Je m’attendais à trouver cette plage bondée. Elle est évoquée sur suffisamment de forums de voyage que j’avais supposé qu’un petit pèlerinage se serait formé. Mais Vaadhoo est vraiment petite — moins de six cents habitants — et les pensions sont limitées et le voyage depuis Malé nécessite un ferry et un peu de patience, ce qui semble avoir filtré avec succès la plupart des personnes qui la posteraient comme contenu en la regardant à travers leurs écrans. Les trois autres personnes sur la plage cette nuit-là sont parties au bout de vingt minutes. Je suis resté une heure et demie et les seuls sons étaient les doux impacts des vagues et, au loin, un chien qui aboyait sur quelque chose de l’autre côté de l’île.

Le lagon turquoise peu profond et le banc de sable au large de l'île Vaadhoo vus sous la lumière du matin, vides et très calmes

De jour, Vaadhoo est une île habitée tranquille qui ne joue pas particulièrement le jeu pour les visiteurs. Le lagon est peu profond et clair et le récif au-delà du banc de sable abrite le type de vie marine qu’on trouve partout dans l’atoll Sud de Malé — poissons perroquets, labres, l’occasional tortue caouanne se déplaçant dans le bleu au-dessus des têtes de corail. Des hommes réparent des filets de pêche près du port tôt le matin. Une petite école fonctionne en semaine et le son des enfants qui récitent quelque chose se filtre dans la ruelle dans la chaleur de milieu de matinée. La bioluminescence — la raison pour laquelle vous êtes venu — nécessite l’obscurité, ce qui signifie que vous passez la journée dans cette vie ordinaire de petite île et méritez la nuit.

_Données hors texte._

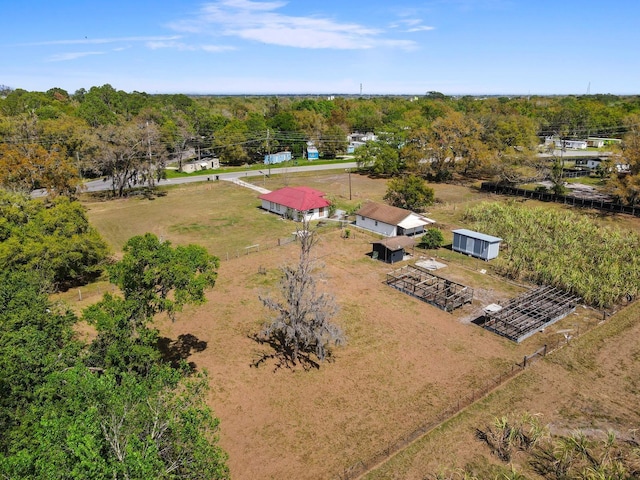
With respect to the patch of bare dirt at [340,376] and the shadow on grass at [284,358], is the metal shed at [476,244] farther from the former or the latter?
the shadow on grass at [284,358]

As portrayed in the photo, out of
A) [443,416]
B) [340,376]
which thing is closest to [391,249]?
[340,376]

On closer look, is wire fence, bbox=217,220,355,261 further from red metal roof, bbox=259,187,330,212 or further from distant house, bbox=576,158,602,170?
distant house, bbox=576,158,602,170

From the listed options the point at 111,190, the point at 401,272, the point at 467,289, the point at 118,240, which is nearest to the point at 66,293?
the point at 118,240

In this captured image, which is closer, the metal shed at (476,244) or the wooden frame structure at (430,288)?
the wooden frame structure at (430,288)


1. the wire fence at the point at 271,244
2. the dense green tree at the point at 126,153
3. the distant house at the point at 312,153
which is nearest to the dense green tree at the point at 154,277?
the wire fence at the point at 271,244

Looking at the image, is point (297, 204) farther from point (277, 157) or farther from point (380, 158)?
point (277, 157)

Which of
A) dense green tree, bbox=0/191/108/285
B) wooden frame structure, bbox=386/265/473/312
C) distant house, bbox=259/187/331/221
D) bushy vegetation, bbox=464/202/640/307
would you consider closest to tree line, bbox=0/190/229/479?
dense green tree, bbox=0/191/108/285

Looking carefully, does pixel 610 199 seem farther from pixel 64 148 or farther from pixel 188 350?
pixel 64 148
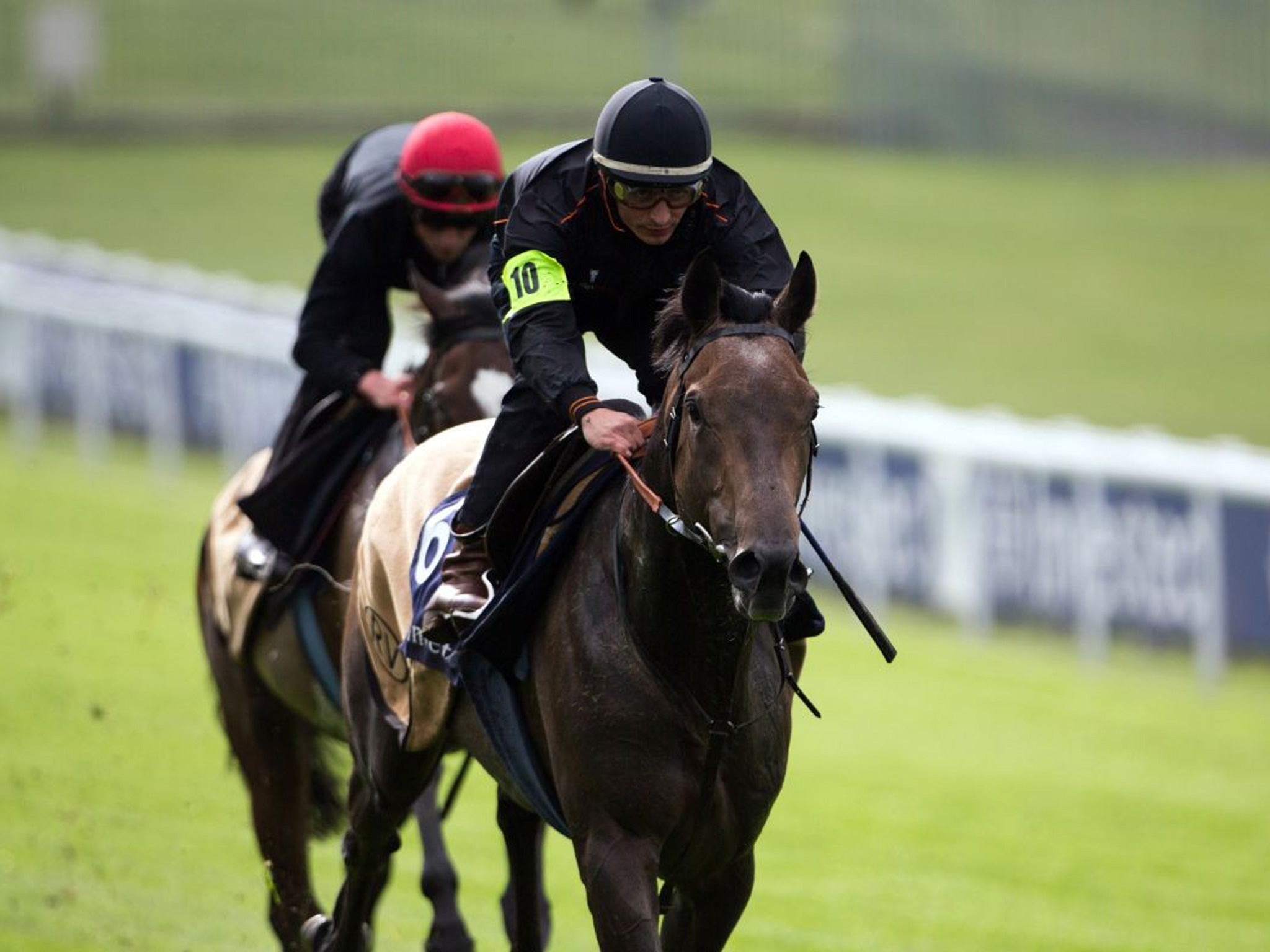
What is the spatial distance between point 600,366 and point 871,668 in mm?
3790

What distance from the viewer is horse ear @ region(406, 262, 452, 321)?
23.1 feet

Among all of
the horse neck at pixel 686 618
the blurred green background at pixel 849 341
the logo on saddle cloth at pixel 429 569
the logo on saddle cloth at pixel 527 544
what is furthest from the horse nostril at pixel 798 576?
the blurred green background at pixel 849 341

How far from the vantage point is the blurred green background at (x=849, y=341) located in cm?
932

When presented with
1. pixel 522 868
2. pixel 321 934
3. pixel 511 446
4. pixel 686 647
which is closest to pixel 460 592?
pixel 511 446

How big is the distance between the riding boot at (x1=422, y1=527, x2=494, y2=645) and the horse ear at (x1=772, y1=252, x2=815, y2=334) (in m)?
1.10

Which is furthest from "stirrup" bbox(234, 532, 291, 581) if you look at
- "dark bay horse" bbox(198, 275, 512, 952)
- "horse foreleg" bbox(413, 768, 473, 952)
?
"horse foreleg" bbox(413, 768, 473, 952)

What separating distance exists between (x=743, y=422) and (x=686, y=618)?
25.2 inches

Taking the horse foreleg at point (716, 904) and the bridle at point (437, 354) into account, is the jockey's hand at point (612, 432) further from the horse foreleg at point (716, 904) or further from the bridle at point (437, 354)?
the bridle at point (437, 354)

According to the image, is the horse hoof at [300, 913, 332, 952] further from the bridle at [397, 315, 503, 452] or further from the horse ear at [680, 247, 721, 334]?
the horse ear at [680, 247, 721, 334]

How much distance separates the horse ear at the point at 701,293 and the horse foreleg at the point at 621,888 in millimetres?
1140

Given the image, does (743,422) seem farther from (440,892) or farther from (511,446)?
(440,892)

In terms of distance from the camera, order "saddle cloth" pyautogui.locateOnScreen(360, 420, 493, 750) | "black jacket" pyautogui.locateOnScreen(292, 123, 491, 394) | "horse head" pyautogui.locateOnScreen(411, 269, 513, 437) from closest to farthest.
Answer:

La luminosité n’est pas garantie. Elle est la plus forte lors des nuits sans lune quand la concentration de plancton est élevée, ce qui varie selon la saison et selon des facteurs que personne sur l’île ne peut prédire de manière fiable. J’y suis allé en mars et c’était extraordinaire. Une amie y est allée en octobre et l’a décrit comme impressionnant plutôt que transcendant. On joue à la loterie, ce qui est peut-être comme les choses devraient être. Les choses qui valent la peine qu’on voyage pour les voir ne devraient pas venir avec des garanties.

Quand y aller : La bioluminescence est visible de manière plus fiable pendant les mois plus secs, de novembre à avril, quand les mers calmes concentrent le plancton le long du rivage. Les périodes de nouvelle lune donnent les conditions les plus sombres et les spectacles les plus dramatiques. Le ferry depuis Malé fonctionne selon un horaire et la traversée dure environ quatre-vingt-dix minutes.